## PASSAGE GIVEN
┌──

1

I want to make a greedy match to an alternative of either zero to 'm' consecutive occurences of 'a' or zero to 'n' consecutive occurences of 'b'. If I do

/a{,m}|b{,n}/

it will not work because when I have sequences of 'b', it will match with 'a{,m}', and the alternative 'b{,n}' will not be looked at, and it will not be a greedy match.

PeeHaa
  • 71,436
  • 58
  • 190
  • 262
sawa
  • 165,429
  • 45
  • 277
  • 381

2 Answers2

1

If I understand what you're trying to do correctly, how about /(?:a{1,m}|b{1,n})?/

It'll match either a string of consecutive a's (up to m times), or a string of consecutive b's (up to n times), or nothing at all due to the optional ?.

└──

## DATASET CONTENT
┌──

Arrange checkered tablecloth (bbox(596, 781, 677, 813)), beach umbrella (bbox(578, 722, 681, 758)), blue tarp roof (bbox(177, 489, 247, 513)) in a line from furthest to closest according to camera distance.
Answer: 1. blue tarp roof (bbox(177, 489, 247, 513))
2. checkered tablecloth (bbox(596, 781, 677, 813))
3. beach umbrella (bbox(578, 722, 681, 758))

└──

## WRITTEN PROBLEM
Carry the thread on greedy regex alternation forward from its last sentence. The lines above don't figure into any of this.

## THE OUTPUT
Daniel Vandersluis
  • 91,582
  • 23
  • 169
  • 153
  • I think the problem in the original question is that for the sequence "aaaabbbb" @sawa wants to match the whole sequence, rather than just the "a" or "b" sections. – glenatron Mar 31 '11 at 15:59
  • Thanks. That is exactly what I wanted. Why didn't I come up with this? Nice. @glenatron Daniel's regex is what I wanted. Please wait 5 minutes for me to accept the answer. – sawa Mar 31 '11 at 15:59
  • @sawa Keep in mind that `a{1,m}` will match a substring when more than *m* a's are present, unless you somehow [anchor](http://www.regular-expressions.info/anchors.html) your pattern (ie. `/a{1,4}/` will match the first four a's in `aaaaaaaaaa`) – Daniel Vandersluis Mar 31 '11 at 16:04
  • I know that. I just want to match up to m, even if there is more. – sawa Mar 31 '11 at 16:05
0

I think by default, quantifiers are greedy and from left to right. So its not really a greedy issue you were having its the a{0,m} in the alternation matching in the presence of non a's. It would have matched up to 'm' a's had they been present first.

Greediness seem's more complicated than someone might guess.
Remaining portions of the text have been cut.